An der Schwelle zur nächsten technologischen Entwicklungsstufe, die auch die Logistik sowie das Supply Chain Management (SCM) insgesamt betreffen wird (Stichwort: Industrie 4.0), bekommen altbekannte Probleme ebenfalls eine neue Komponente. Ein Grundproblem der Lagerbestandshaltung - aber nicht nur dort - kann mit dem Zeitungsjungenmodell umschrieben werden.
Was ist das Zeitungsjungenmodell?
Die Grundkonstellation dieses Modells kann wie folgt beschrieben werden: Man stelle sich einen klassischen Zeitungsjungen vor, der an einer Straßenecke steht und die aktuelle Ausgabe an den Mann beziehungsweise die Frau bringen will. Er weiß nicht genau, wie viele Exemplare er an einem bestimmten Tag verkaufen wird. Er muss sich also im Vorfeld überlegen, wie viele Exemplare er am Tagesbeginn ankauft, um diese dann im Laufe des Tages weiterzuverkaufen. Dabei ist sein Einkaufspreis sowie der Verkaufspreis an die Passanten fix. Unsicher ist die Nachfrage, sprich die Menge, die der Zeitungsjunge tatsächlich verkauft. Da sein Gewinn sich aus dem Preisunterschied sowie dem Unterschied der verkauften und nicht verkauften Zeitungen ergibt, muss er eine Erwartung über die Nachfrage bilden. Am Ende des Tages möchte er bestenfalls keine Zeitung übrig haben und jede Nachfrage bedient.
Damit ist die nachgefragte Menge eine Zufallsvariable im statistischen Sinne. Die Erwartung, die der Zeitungsjunge bildet, und damit die Menge, die er am Tagesbeginn ankauft, hängt somit von der Verteilung der Nachfragemenge ab. Weiß der Junge beispielsweise aus Erfahrung, dass die Nachfrage einer Normalverteilung (eine bestimmte Menge hat die höchste Wahrscheinlichkeit, einzutreffen, die jeweiligen Mengen höher und niedriger fallen in den Wahrscheinlichkeiten in einer bestimmten Weise) folgt, dann bildet sich seine Erwartung nach dem Durchschnitt der Normalverteilung. Ist die Nachfrage in einem bestimmten Mengenbereich jeweils gleich wahrscheinlich, bildet der Junge ebenfalls den Durchschnitt, der seine Erwartung entspricht. So hat er ein Entscheidungskriterium, nachdem er die anzukaufende Menge der Zeitungen bestimmen kann.
Übertrag in die Logistik
Diese Problematik einer unsicheren Nachfrage, die einer unterstellten Verteilung folgt, bei festen Preisen und Kosten lässt sich somit relativ einfach in die Logistik übertragen. Typische Beispiele betreffen die Lagerhaltung, insbesondere den optimalen Lagerbestand und die optimalen Bestellmengen. Dabei wird die zeitliche Dimension explizit mitberücksichtigt (Transportwege, Produktionszeiten, Distributionszeiten) sowie Bestände "auf dem Weg".

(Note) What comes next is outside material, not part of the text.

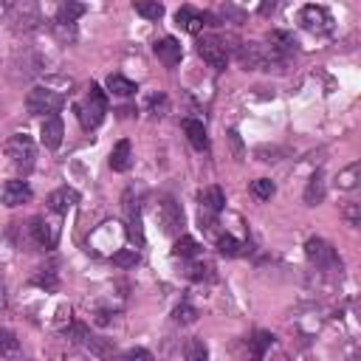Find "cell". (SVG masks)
Listing matches in <instances>:
<instances>
[{"instance_id":"obj_34","label":"cell","mask_w":361,"mask_h":361,"mask_svg":"<svg viewBox=\"0 0 361 361\" xmlns=\"http://www.w3.org/2000/svg\"><path fill=\"white\" fill-rule=\"evenodd\" d=\"M212 271H214L212 265H206V262H195V265L189 268V276H192V279H197V282H200V279H214V274H212Z\"/></svg>"},{"instance_id":"obj_11","label":"cell","mask_w":361,"mask_h":361,"mask_svg":"<svg viewBox=\"0 0 361 361\" xmlns=\"http://www.w3.org/2000/svg\"><path fill=\"white\" fill-rule=\"evenodd\" d=\"M152 54H155L166 68H175V65L183 59V48H180V42H178L175 37H161V39H155Z\"/></svg>"},{"instance_id":"obj_25","label":"cell","mask_w":361,"mask_h":361,"mask_svg":"<svg viewBox=\"0 0 361 361\" xmlns=\"http://www.w3.org/2000/svg\"><path fill=\"white\" fill-rule=\"evenodd\" d=\"M17 353H20V338L11 330L0 327V358H14Z\"/></svg>"},{"instance_id":"obj_26","label":"cell","mask_w":361,"mask_h":361,"mask_svg":"<svg viewBox=\"0 0 361 361\" xmlns=\"http://www.w3.org/2000/svg\"><path fill=\"white\" fill-rule=\"evenodd\" d=\"M82 347H85L87 353H93L96 358H110V355H113V341H110V338H96V336H90Z\"/></svg>"},{"instance_id":"obj_16","label":"cell","mask_w":361,"mask_h":361,"mask_svg":"<svg viewBox=\"0 0 361 361\" xmlns=\"http://www.w3.org/2000/svg\"><path fill=\"white\" fill-rule=\"evenodd\" d=\"M107 164H110V169H113V172H127V169H130V164H133V147H130V141H127V138H121V141L113 147V152H110Z\"/></svg>"},{"instance_id":"obj_30","label":"cell","mask_w":361,"mask_h":361,"mask_svg":"<svg viewBox=\"0 0 361 361\" xmlns=\"http://www.w3.org/2000/svg\"><path fill=\"white\" fill-rule=\"evenodd\" d=\"M65 338L73 341V344H85L90 338V330L82 322H71V327H65Z\"/></svg>"},{"instance_id":"obj_27","label":"cell","mask_w":361,"mask_h":361,"mask_svg":"<svg viewBox=\"0 0 361 361\" xmlns=\"http://www.w3.org/2000/svg\"><path fill=\"white\" fill-rule=\"evenodd\" d=\"M274 192H276L274 180H268V178H257V180H251V195H254L257 200H271Z\"/></svg>"},{"instance_id":"obj_20","label":"cell","mask_w":361,"mask_h":361,"mask_svg":"<svg viewBox=\"0 0 361 361\" xmlns=\"http://www.w3.org/2000/svg\"><path fill=\"white\" fill-rule=\"evenodd\" d=\"M107 90L116 93V96H133L138 87H135V82H130L127 76H121V73H110V76H107Z\"/></svg>"},{"instance_id":"obj_8","label":"cell","mask_w":361,"mask_h":361,"mask_svg":"<svg viewBox=\"0 0 361 361\" xmlns=\"http://www.w3.org/2000/svg\"><path fill=\"white\" fill-rule=\"evenodd\" d=\"M28 234H31V240L39 248H56V243H59V223L54 217H34L31 226H28Z\"/></svg>"},{"instance_id":"obj_10","label":"cell","mask_w":361,"mask_h":361,"mask_svg":"<svg viewBox=\"0 0 361 361\" xmlns=\"http://www.w3.org/2000/svg\"><path fill=\"white\" fill-rule=\"evenodd\" d=\"M299 23H302V28H307L313 34H324V31H330L333 20H330V11L324 6H305L299 11Z\"/></svg>"},{"instance_id":"obj_14","label":"cell","mask_w":361,"mask_h":361,"mask_svg":"<svg viewBox=\"0 0 361 361\" xmlns=\"http://www.w3.org/2000/svg\"><path fill=\"white\" fill-rule=\"evenodd\" d=\"M62 135H65V124H62V118H59V116H48V118L42 121V127H39V138H42V144H45L48 149H56V147L62 144Z\"/></svg>"},{"instance_id":"obj_1","label":"cell","mask_w":361,"mask_h":361,"mask_svg":"<svg viewBox=\"0 0 361 361\" xmlns=\"http://www.w3.org/2000/svg\"><path fill=\"white\" fill-rule=\"evenodd\" d=\"M76 116H79V121H82L85 130L99 127L104 121V116H107V93L99 85H90L87 93H85V99H82V104L76 107Z\"/></svg>"},{"instance_id":"obj_24","label":"cell","mask_w":361,"mask_h":361,"mask_svg":"<svg viewBox=\"0 0 361 361\" xmlns=\"http://www.w3.org/2000/svg\"><path fill=\"white\" fill-rule=\"evenodd\" d=\"M183 358L186 361H209V347L203 344V338H189L183 344Z\"/></svg>"},{"instance_id":"obj_17","label":"cell","mask_w":361,"mask_h":361,"mask_svg":"<svg viewBox=\"0 0 361 361\" xmlns=\"http://www.w3.org/2000/svg\"><path fill=\"white\" fill-rule=\"evenodd\" d=\"M183 133H186V138H189V144L195 147V149H209V135H206V127H203V121H197V118H183Z\"/></svg>"},{"instance_id":"obj_3","label":"cell","mask_w":361,"mask_h":361,"mask_svg":"<svg viewBox=\"0 0 361 361\" xmlns=\"http://www.w3.org/2000/svg\"><path fill=\"white\" fill-rule=\"evenodd\" d=\"M237 59L245 71H268L274 62H279V56L268 45H259V42H243L237 48Z\"/></svg>"},{"instance_id":"obj_19","label":"cell","mask_w":361,"mask_h":361,"mask_svg":"<svg viewBox=\"0 0 361 361\" xmlns=\"http://www.w3.org/2000/svg\"><path fill=\"white\" fill-rule=\"evenodd\" d=\"M322 200H324V172L316 169V172L310 175V180H307L305 203H307V206H316V203H322Z\"/></svg>"},{"instance_id":"obj_2","label":"cell","mask_w":361,"mask_h":361,"mask_svg":"<svg viewBox=\"0 0 361 361\" xmlns=\"http://www.w3.org/2000/svg\"><path fill=\"white\" fill-rule=\"evenodd\" d=\"M62 104H65L62 93L51 90V87H34V90H28V96H25V110H28L31 116H45V118H48V116H56Z\"/></svg>"},{"instance_id":"obj_32","label":"cell","mask_w":361,"mask_h":361,"mask_svg":"<svg viewBox=\"0 0 361 361\" xmlns=\"http://www.w3.org/2000/svg\"><path fill=\"white\" fill-rule=\"evenodd\" d=\"M195 319H197V310H195L189 302H183V305L175 307V322H178V324H192Z\"/></svg>"},{"instance_id":"obj_12","label":"cell","mask_w":361,"mask_h":361,"mask_svg":"<svg viewBox=\"0 0 361 361\" xmlns=\"http://www.w3.org/2000/svg\"><path fill=\"white\" fill-rule=\"evenodd\" d=\"M34 197V192H31V186L25 183V180H6L3 183V189H0V200L6 203V206H20V203H28Z\"/></svg>"},{"instance_id":"obj_35","label":"cell","mask_w":361,"mask_h":361,"mask_svg":"<svg viewBox=\"0 0 361 361\" xmlns=\"http://www.w3.org/2000/svg\"><path fill=\"white\" fill-rule=\"evenodd\" d=\"M42 271H45V268H42ZM34 285L54 290V288H56V274H54V268H48L45 274H37V276H34Z\"/></svg>"},{"instance_id":"obj_6","label":"cell","mask_w":361,"mask_h":361,"mask_svg":"<svg viewBox=\"0 0 361 361\" xmlns=\"http://www.w3.org/2000/svg\"><path fill=\"white\" fill-rule=\"evenodd\" d=\"M6 155L11 158V164L23 172H28L34 166V158H37V149H34V141L28 135H11L6 141Z\"/></svg>"},{"instance_id":"obj_13","label":"cell","mask_w":361,"mask_h":361,"mask_svg":"<svg viewBox=\"0 0 361 361\" xmlns=\"http://www.w3.org/2000/svg\"><path fill=\"white\" fill-rule=\"evenodd\" d=\"M76 203H79V195H76V189H71V186H59V189H54V192L48 195V209H51L54 214H68Z\"/></svg>"},{"instance_id":"obj_29","label":"cell","mask_w":361,"mask_h":361,"mask_svg":"<svg viewBox=\"0 0 361 361\" xmlns=\"http://www.w3.org/2000/svg\"><path fill=\"white\" fill-rule=\"evenodd\" d=\"M113 265H118V268L138 265V251L135 248H118V251H113Z\"/></svg>"},{"instance_id":"obj_33","label":"cell","mask_w":361,"mask_h":361,"mask_svg":"<svg viewBox=\"0 0 361 361\" xmlns=\"http://www.w3.org/2000/svg\"><path fill=\"white\" fill-rule=\"evenodd\" d=\"M113 361H152V353H149V350H144V347H133V350L121 353V355H118V358H113Z\"/></svg>"},{"instance_id":"obj_9","label":"cell","mask_w":361,"mask_h":361,"mask_svg":"<svg viewBox=\"0 0 361 361\" xmlns=\"http://www.w3.org/2000/svg\"><path fill=\"white\" fill-rule=\"evenodd\" d=\"M158 223L164 228V234H178L183 226V212L175 203V197H161L158 203Z\"/></svg>"},{"instance_id":"obj_38","label":"cell","mask_w":361,"mask_h":361,"mask_svg":"<svg viewBox=\"0 0 361 361\" xmlns=\"http://www.w3.org/2000/svg\"><path fill=\"white\" fill-rule=\"evenodd\" d=\"M93 322H96V324H102V327H107V324H110V313H107V310H99Z\"/></svg>"},{"instance_id":"obj_31","label":"cell","mask_w":361,"mask_h":361,"mask_svg":"<svg viewBox=\"0 0 361 361\" xmlns=\"http://www.w3.org/2000/svg\"><path fill=\"white\" fill-rule=\"evenodd\" d=\"M355 183H358V164H350L338 175V189H355Z\"/></svg>"},{"instance_id":"obj_15","label":"cell","mask_w":361,"mask_h":361,"mask_svg":"<svg viewBox=\"0 0 361 361\" xmlns=\"http://www.w3.org/2000/svg\"><path fill=\"white\" fill-rule=\"evenodd\" d=\"M197 200H200V212H206V214H220L226 206V195L220 186H206L197 195Z\"/></svg>"},{"instance_id":"obj_36","label":"cell","mask_w":361,"mask_h":361,"mask_svg":"<svg viewBox=\"0 0 361 361\" xmlns=\"http://www.w3.org/2000/svg\"><path fill=\"white\" fill-rule=\"evenodd\" d=\"M149 110H152V116H164L166 113V107H169V102H166V96L164 93H158V96H149Z\"/></svg>"},{"instance_id":"obj_5","label":"cell","mask_w":361,"mask_h":361,"mask_svg":"<svg viewBox=\"0 0 361 361\" xmlns=\"http://www.w3.org/2000/svg\"><path fill=\"white\" fill-rule=\"evenodd\" d=\"M197 54H200L203 62L212 65L214 71H223V68L228 65V45H226V39L217 37V34H203V37L197 39Z\"/></svg>"},{"instance_id":"obj_4","label":"cell","mask_w":361,"mask_h":361,"mask_svg":"<svg viewBox=\"0 0 361 361\" xmlns=\"http://www.w3.org/2000/svg\"><path fill=\"white\" fill-rule=\"evenodd\" d=\"M305 254H307V259H310L319 271H341V259H338L336 248H333L327 240H322V237H310V240L305 243Z\"/></svg>"},{"instance_id":"obj_22","label":"cell","mask_w":361,"mask_h":361,"mask_svg":"<svg viewBox=\"0 0 361 361\" xmlns=\"http://www.w3.org/2000/svg\"><path fill=\"white\" fill-rule=\"evenodd\" d=\"M245 248H248V245L240 243V240L231 237V234H220V237H217V251H220L223 257H240Z\"/></svg>"},{"instance_id":"obj_18","label":"cell","mask_w":361,"mask_h":361,"mask_svg":"<svg viewBox=\"0 0 361 361\" xmlns=\"http://www.w3.org/2000/svg\"><path fill=\"white\" fill-rule=\"evenodd\" d=\"M85 11H87L85 3H62V6L56 8V25H62V28H73V23H76Z\"/></svg>"},{"instance_id":"obj_21","label":"cell","mask_w":361,"mask_h":361,"mask_svg":"<svg viewBox=\"0 0 361 361\" xmlns=\"http://www.w3.org/2000/svg\"><path fill=\"white\" fill-rule=\"evenodd\" d=\"M197 254H200V245H197V240H192V237H178L175 245H172V257L195 259Z\"/></svg>"},{"instance_id":"obj_23","label":"cell","mask_w":361,"mask_h":361,"mask_svg":"<svg viewBox=\"0 0 361 361\" xmlns=\"http://www.w3.org/2000/svg\"><path fill=\"white\" fill-rule=\"evenodd\" d=\"M133 8H135V14H141L147 20H161L164 17V3H158V0H135Z\"/></svg>"},{"instance_id":"obj_28","label":"cell","mask_w":361,"mask_h":361,"mask_svg":"<svg viewBox=\"0 0 361 361\" xmlns=\"http://www.w3.org/2000/svg\"><path fill=\"white\" fill-rule=\"evenodd\" d=\"M274 347V333H268V330H257L254 333V338H251V353L259 358L265 350H271Z\"/></svg>"},{"instance_id":"obj_39","label":"cell","mask_w":361,"mask_h":361,"mask_svg":"<svg viewBox=\"0 0 361 361\" xmlns=\"http://www.w3.org/2000/svg\"><path fill=\"white\" fill-rule=\"evenodd\" d=\"M248 361H262V358H257V355H254V358H248Z\"/></svg>"},{"instance_id":"obj_37","label":"cell","mask_w":361,"mask_h":361,"mask_svg":"<svg viewBox=\"0 0 361 361\" xmlns=\"http://www.w3.org/2000/svg\"><path fill=\"white\" fill-rule=\"evenodd\" d=\"M344 217H347V223H350V226H358V223H361L358 203H347V206H344Z\"/></svg>"},{"instance_id":"obj_7","label":"cell","mask_w":361,"mask_h":361,"mask_svg":"<svg viewBox=\"0 0 361 361\" xmlns=\"http://www.w3.org/2000/svg\"><path fill=\"white\" fill-rule=\"evenodd\" d=\"M175 23H178L183 31H189V34H200L203 25H220V23L214 20V14L200 11V8H195V6H180V8L175 11Z\"/></svg>"}]
</instances>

So lässt sich eine optimale Lagerhaltung für den Bestand an Fertigerzeugnissen bestimmen, der Schwanken der Nachfrage bei den Endkunden berücksichtig, aber auch Lagerbestände in Hinsicht auf den Fertigungsprozess, wo der Materialbedarf der jeweils nachgelagerten Produktionsstufe als schwankende Nachfrage interpretiert werden kann. Das kann weiter zurückgerechnet werden hin zu optimalen Bestellmengen sowie Lagerbestände für den Bereich Einkauf. Die Abstimmung erfordert heute eine entsprechende IT-Lösung für das SCM.
Stärken und Schwächen
Das Zeitungsjungenmodell mit seinen Erweiterungen ist eine wichtige Entscheidungshilfe für das SCM, um Warenbewegungen innerhalb des Produktionsprozesses sowie Lagerbestände in der Inbound- und Outboundlagerhaltung (mit eventueller Zwischenlagerhaltung) optimal gestalten zu können. Lässt sich die Produktion stufenweise zerlegen, ist prinzipiell das Modell für jede Stufe nutzbar. Allerdings sind unter Umständen Rückkopplungen bei der Produktion oder andere Dynamiken nur unzureichend im Modell abbildbar. Das Grundmodell bietet zudem keine Risikobewertung, hierfür müssten die höheren Momente der Verteilung (insbesondere die Volatilität) mitmodelliert werden.